Malinconia e sound incalzante per “Quando vedo te” di Dile

FRANCAVILLA AL MARE. “Quando vedo te” è il nuovo singolo del cantautore francavillese Dile. Prodotto da Iacopo “Brail” Sinigaglia, il brano arriva a poca distanza dai singoli “Mondocane” e...
FRANCAVILLA AL MARE. “Quando vedo te” è il nuovo singolo del cantautore francavillese Dile. Prodotto da Iacopo “Brail” Sinigaglia, il brano arriva a poca distanza dai singoli “Mondocane” e “Duemilaventi”. Il testo malinconico si fonde a un sound incalzante in “Quando vedo te”. La chitarra elettrica, recitano le note di presentazione del singolo, «accompagna un racconto d’amore fatto di rimpianti e mancanze». Dile, al secolo Francesco Di Lello, presenta il suo nuovo lavoro come «un brano intriso di quella malinconia tipica dei sabati sera che finiscono male, in precario equilibrio sui propri passi incerti, in cui il tempo si ferma e la mente comincia a viaggiare tra ricordi di oroscopi e sigarette ancora da fumare, cullata dalle onde d’un mare che “fa prendere male” e fa emergere l’agrodolce sensazione di non essere “più niente di speciale”». Dile è stato annoverato tra i talenti emergenti più apprezzati del pop-cantautorale italiano. Classe 1989, la passione per la scrittura lo travolge da giovanissimo. Il suo percorso discografico inizia nel 2019 con il brano d’esordio “Perdersi”, che in un mese ha superato i 100.000 ascolti ed è entrato nella playlist Viral 50 di Spotify.

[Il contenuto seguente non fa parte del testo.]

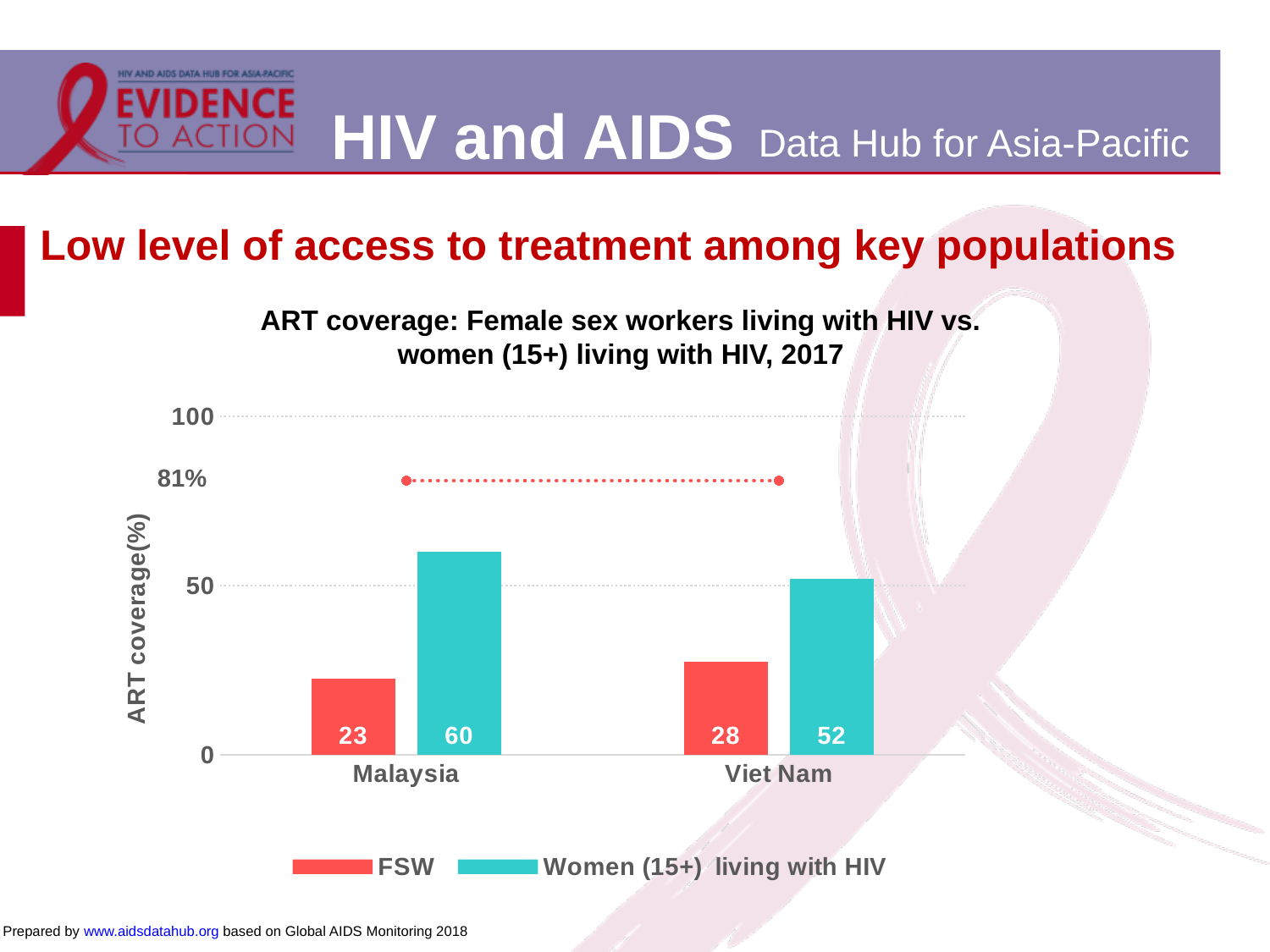
What kind of chart is shown on the slide? bar chart What is the ART coverage for FSW in Viet Nam? 28 How many countries are shown on the x axis? 2 What is the ART coverage for FSW in Malaysia? 23 Is the ART coverage for FSW in Viet Nam greater or less than 50? less What is the difference between ART coverage for Women (15+) living with HIV and FSW in Malaysia? 37 What is the difference between ART coverage for Women (15+) living with HIV and FSW in Viet Nam? 24 Which country has the lower ART coverage for FSW? Malaysia In Viet Nam, which group has higher ART coverage, FSW or Women (15+) living with HIV? Women (15+) living with HIV Which country has the higher ART coverage for Women (15+) living with HIV? Malaysia How many series does the legend list? 2 What is the ART coverage for Women (15+) living with HIV in Viet Nam? 52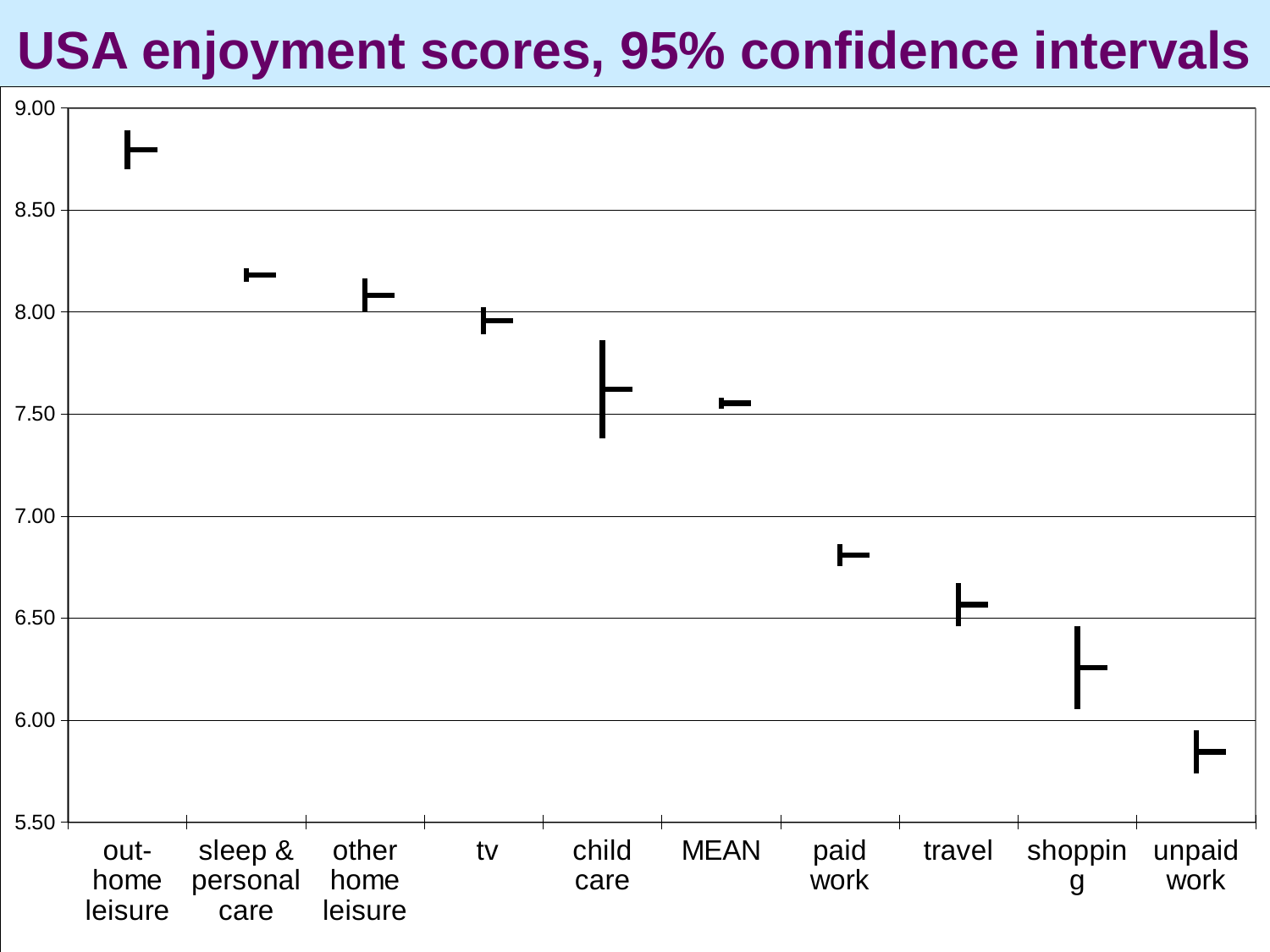
Is the enjoyment score for shopping greater or less than 6.00? greater How many activity categories are shown on the x axis? 10 Which category has the highest enjoyment score? out-home leisure What is the title of the chart? USA enjoyment scores, 95% confidence intervals Is the enjoyment score for unpaid work greater or less than 6.00? less Is the enjoyment score for paid work greater or less than 7.00? less Which category has the widest confidence interval? child care Do the enjoyment scores rise or fall moving from left to right along the x axis? fall Which has the higher enjoyment score, paid work or travel? paid work Which category has the lowest enjoyment score? unpaid work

L’album “Rewind”, uscito nel novembre 2020, ha superato gli 11 milioni di ascolti. Con il brano “Mondocane” ha mostrato nuove sfumature della sua musica, mentre con il singolo “Duemilaventi”, entrambi del 2022, ha conquistato la cover di Indie Italy su Spotify. A ispirarlo, ha raccontato Dile al Centro in una recente intervista, sono i cantautori italiani come Battisti, Dalla e Bersani, ma il suo idolo indiscusso è Kurt Cobain. La sua vita è sempre stata ricca di musica, fin da quando, da bambino, ascoltava Lucio Battisti con suo padre. (r.a.b.)